02-15-2023, 09:54 AM (This post was last modified: 02-15-2023, 10:02 AM by e1337.)
I have this happen on 1.2b (Manjaro Edition 3GB), although I don't know what trigger (power saving or frequency change). It seems to happen when there's some sort of high CPU and moderate to high network use situation, e.g. it happens sometimes when I launch multiple apps at once with some already running that use the internet. Somehow, the combined activity of all the launches just makes it trip over something.

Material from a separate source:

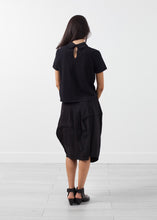 Load image into Gallery viewer, Double Collar Blouse - ez haihv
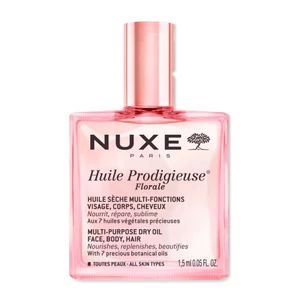 Gói dầu dưỡng da đa năng hương hoa Nuxe Huile Prodigieuse Florale 1.5ml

Edit: actually I transferred a mainboard once but I forgot if it was for this one, so it could also be 1.2a (but not older), if someone knows how to check via software let me know
(02-15-2023, 09:54 AM)e1337 Wrote: I have this happen on 1.2b (Manjaro Edition 3GB), although I don't know what trigger (power saving or frequency change). It seems to happen when there's some sort of high CPU and moderate to high network use situation, e.g. it happens sometimes when I launch multiple apps at once with some already running that use the internet. Somehow, the combined activity of all the launches just makes it trip over something. Edit: actually I transferred a mainboard once but I forgot if it was for this one, so it could also be 1.2a (but not older), if someone knows how to check via software let me know
i cannot help much for checking hw version. one could use "lshw", but this command does not show sub versions, in this case, 1.2, 1.2a or 1.2b. (lshw probably needs to be installed first.) "journalctl -r" also works, if you search correct place near boot up, but this also is inaccurate.
i do not recoomend opening directly, but one number may provide clue for what version you have. number is above pogo pins. if it is just "C", i think mainboard is 1.2b. if there is a date, date probably indicates production date. picture is for 1.2a. however, i cannot accurately know what number means.

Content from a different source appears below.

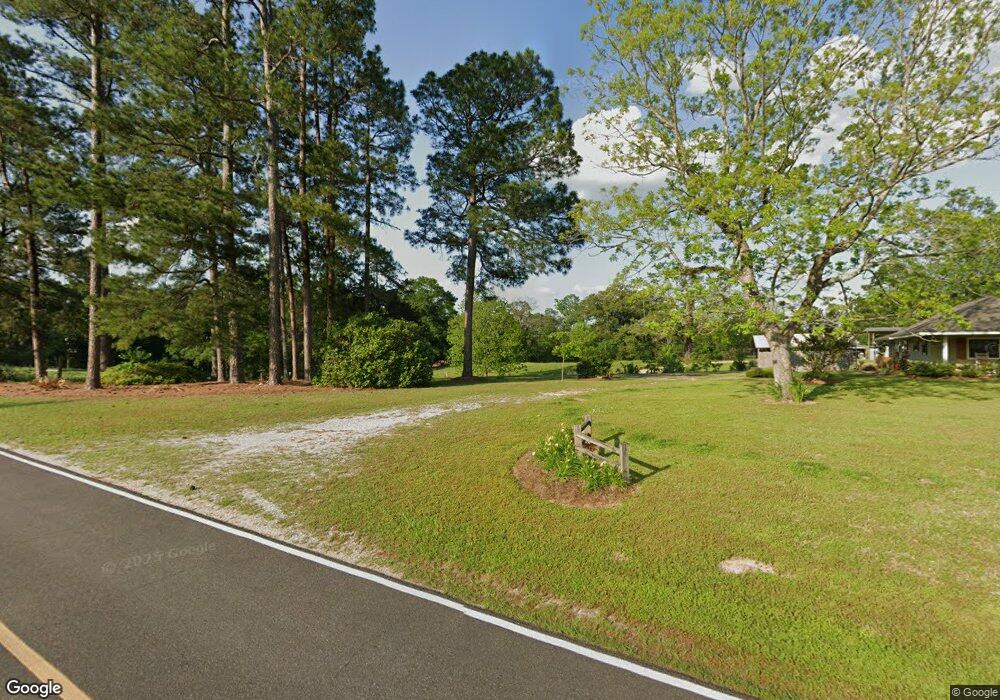 1034 Service Rd, Laurel, MS 39443 - photo 1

just for pre-emptive warning, if you or others post pictures, pixelize imei codes and similar.
I haven't faced this problem anymore with Manjaro Phosh Beta 29.
Or more precise (I think) after Manjaro updated to Mesa 22.3.5
This use to be nearly daily issue and now I have not seen it once for many many days - maybe over 20 days or something?

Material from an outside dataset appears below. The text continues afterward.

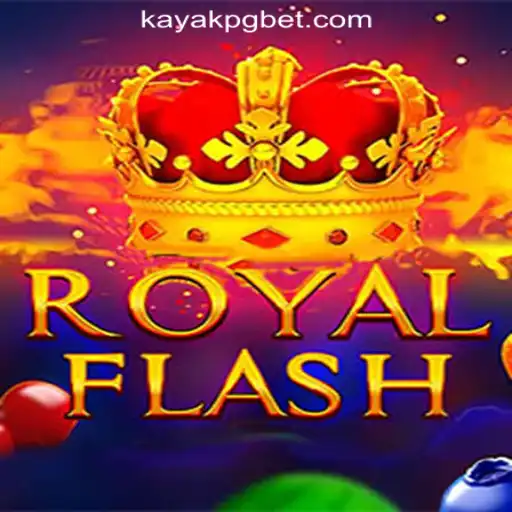 Discovering RoyalFlash: The Exciting World of KAYAK PG Oficial Slots Brasil #1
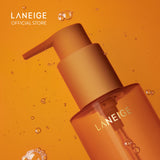 Perfect Renew Nourishing Oil-To-Foam Cleanser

(03-02-2023, 09:31 AM)alaraajavamma Wrote: I haven't faced this problem anymore with Manjaro Phosh Beta 29.
Or more precise (I think) after Manjaro updated to Mesa 22.3.5
This use to be nearly daily issue and now I have not seen it once for many many days - maybe over 20 days or something?
if you refer to this bug https://gitlab.freedesktop.org/mesa/mesa/-/issues/8198 , i think, this is totally different issue. i encountered this bug as well, but it was already reported and fixed soon, i didn't put much attention to it.